**Textauszug**

━━━

Franz Mehring 19071225 Eine Geschichtslegende

Franz Mehring: Eine Geschichtslegende

25. Dezember 1907

[Die Neue Zeit, 26. Jg. 1907/08, Erster Band, S. 425-428. Nach Gesammelte Schriften, Band 8, S. 124-128]

Im vorigen Hefte der „Neuen Zeit" behandelt W. van Ravesteijn jun., in Anknüpfung an das Werk von Jaurès über den Deutsch-Französischen Krieg von 1870/71, die Frage des Angriffs- oder Verteidigungskriegs. Es scheint danach, dass die ideologische Geschichtsauffassung1, der Jaurès huldigt, ihn auch in diesem Buche nicht gut beraten hat; manches von dem, was Ravesteijn daraus mitteilt, mutet eigen an. Doch liegt es uns natürlich fern, aus einer noch so sorgfältigen Kritik über ein Werk abzuurteilen, das wir nicht gelesen haben, und wir beschränken uns darauf, einige Bemerkungen an einen Satz rein tatsächlichen Inhalts zu knüpfen, den Ravesteijn zitiert, ohne ihn selbst zu kommentieren.

━━━

**Aufgabenstellung**
1. Erläutern Sie anhand des Textauszugs „Eine Geschichtslegende“, warum der Verfasser sich darauf beschränkt, Bemerkungen an einen Satz rein tatsächlichen Inhalts zu knüpfen. Antworten Sie in höchstens drei Sätzen.
2. Führen Sie den Text „Eine Geschichtslegende“ über Jaurès’ Werk zum Deutsch-Französischen Krieg im Anschluss an seinen letzten Satz weiter.

**Verfügbare Daten**
━━━

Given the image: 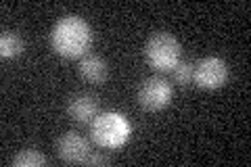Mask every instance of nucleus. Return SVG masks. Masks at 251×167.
<instances>
[{"label":"nucleus","mask_w":251,"mask_h":167,"mask_svg":"<svg viewBox=\"0 0 251 167\" xmlns=\"http://www.w3.org/2000/svg\"><path fill=\"white\" fill-rule=\"evenodd\" d=\"M67 113L77 123H92V119L99 115V98L88 92L75 94L67 102Z\"/></svg>","instance_id":"7"},{"label":"nucleus","mask_w":251,"mask_h":167,"mask_svg":"<svg viewBox=\"0 0 251 167\" xmlns=\"http://www.w3.org/2000/svg\"><path fill=\"white\" fill-rule=\"evenodd\" d=\"M130 121L122 113H100L92 119V142L103 148H120L130 138Z\"/></svg>","instance_id":"2"},{"label":"nucleus","mask_w":251,"mask_h":167,"mask_svg":"<svg viewBox=\"0 0 251 167\" xmlns=\"http://www.w3.org/2000/svg\"><path fill=\"white\" fill-rule=\"evenodd\" d=\"M80 73L86 82H92V84H100L105 82L107 75H109V67H107V61L99 54H84L80 59Z\"/></svg>","instance_id":"8"},{"label":"nucleus","mask_w":251,"mask_h":167,"mask_svg":"<svg viewBox=\"0 0 251 167\" xmlns=\"http://www.w3.org/2000/svg\"><path fill=\"white\" fill-rule=\"evenodd\" d=\"M54 148H57V157L65 163H86L92 153L88 140L82 138L80 134H75V132L63 134L57 140Z\"/></svg>","instance_id":"6"},{"label":"nucleus","mask_w":251,"mask_h":167,"mask_svg":"<svg viewBox=\"0 0 251 167\" xmlns=\"http://www.w3.org/2000/svg\"><path fill=\"white\" fill-rule=\"evenodd\" d=\"M23 48H25V42H23V38L17 31H2V36H0V54L4 59L19 57Z\"/></svg>","instance_id":"9"},{"label":"nucleus","mask_w":251,"mask_h":167,"mask_svg":"<svg viewBox=\"0 0 251 167\" xmlns=\"http://www.w3.org/2000/svg\"><path fill=\"white\" fill-rule=\"evenodd\" d=\"M145 57L155 71H172L182 61V46L168 31H155L147 40Z\"/></svg>","instance_id":"3"},{"label":"nucleus","mask_w":251,"mask_h":167,"mask_svg":"<svg viewBox=\"0 0 251 167\" xmlns=\"http://www.w3.org/2000/svg\"><path fill=\"white\" fill-rule=\"evenodd\" d=\"M172 84L159 75L147 77L138 88V105L147 111H161L172 102Z\"/></svg>","instance_id":"4"},{"label":"nucleus","mask_w":251,"mask_h":167,"mask_svg":"<svg viewBox=\"0 0 251 167\" xmlns=\"http://www.w3.org/2000/svg\"><path fill=\"white\" fill-rule=\"evenodd\" d=\"M44 163H46V157L38 148H23L13 159L15 167H40Z\"/></svg>","instance_id":"10"},{"label":"nucleus","mask_w":251,"mask_h":167,"mask_svg":"<svg viewBox=\"0 0 251 167\" xmlns=\"http://www.w3.org/2000/svg\"><path fill=\"white\" fill-rule=\"evenodd\" d=\"M109 163H111V157L100 153H90L88 161H86V165H109Z\"/></svg>","instance_id":"12"},{"label":"nucleus","mask_w":251,"mask_h":167,"mask_svg":"<svg viewBox=\"0 0 251 167\" xmlns=\"http://www.w3.org/2000/svg\"><path fill=\"white\" fill-rule=\"evenodd\" d=\"M228 79V65L220 57H205L195 65L193 82L203 90H218Z\"/></svg>","instance_id":"5"},{"label":"nucleus","mask_w":251,"mask_h":167,"mask_svg":"<svg viewBox=\"0 0 251 167\" xmlns=\"http://www.w3.org/2000/svg\"><path fill=\"white\" fill-rule=\"evenodd\" d=\"M172 75H174V82L180 88H188L193 84V75H195V65L188 61H180L178 65L172 69Z\"/></svg>","instance_id":"11"},{"label":"nucleus","mask_w":251,"mask_h":167,"mask_svg":"<svg viewBox=\"0 0 251 167\" xmlns=\"http://www.w3.org/2000/svg\"><path fill=\"white\" fill-rule=\"evenodd\" d=\"M50 44L57 54L67 59L88 54L92 44V27L77 15H67L54 23L50 31Z\"/></svg>","instance_id":"1"}]
</instances>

━━━

**Lösungen im Einzelnen**
1. Der Verfasser hat das Werk von Jaurès nicht selbst gelesen. Deshalb will er darüber nicht urteilen, auch nicht auf der Grundlage einer noch so sorgfältigen Kritik. Er knüpft nur an einen von Ravesteijn zitierten Satz rein tatsächlichen Inhalts an.

2.
Danach hat den Ausschlag bei dem Beschluss der französischen Regierung, vom König von Preußen, auch nach der Zurückziehung der hohenzollernschen Kandidatur für den spanischen Thron, ein pater peccavi zu verlangen, „äußerst wahrscheinlich" die Kaiserin Eugénie gegeben, die „spanische Abenteuerin", ein „bigottes und beschränktes Frauenzimmer", das ja gemeint habe, gegenüber der wachsenden Macht der bürgerlich-republikanischen und proletarischen Opposition sei ein Krieg notwendig, um das Ansehen des Kaiserreichs wiederherzustellen und die Dynastie fester zu begründen.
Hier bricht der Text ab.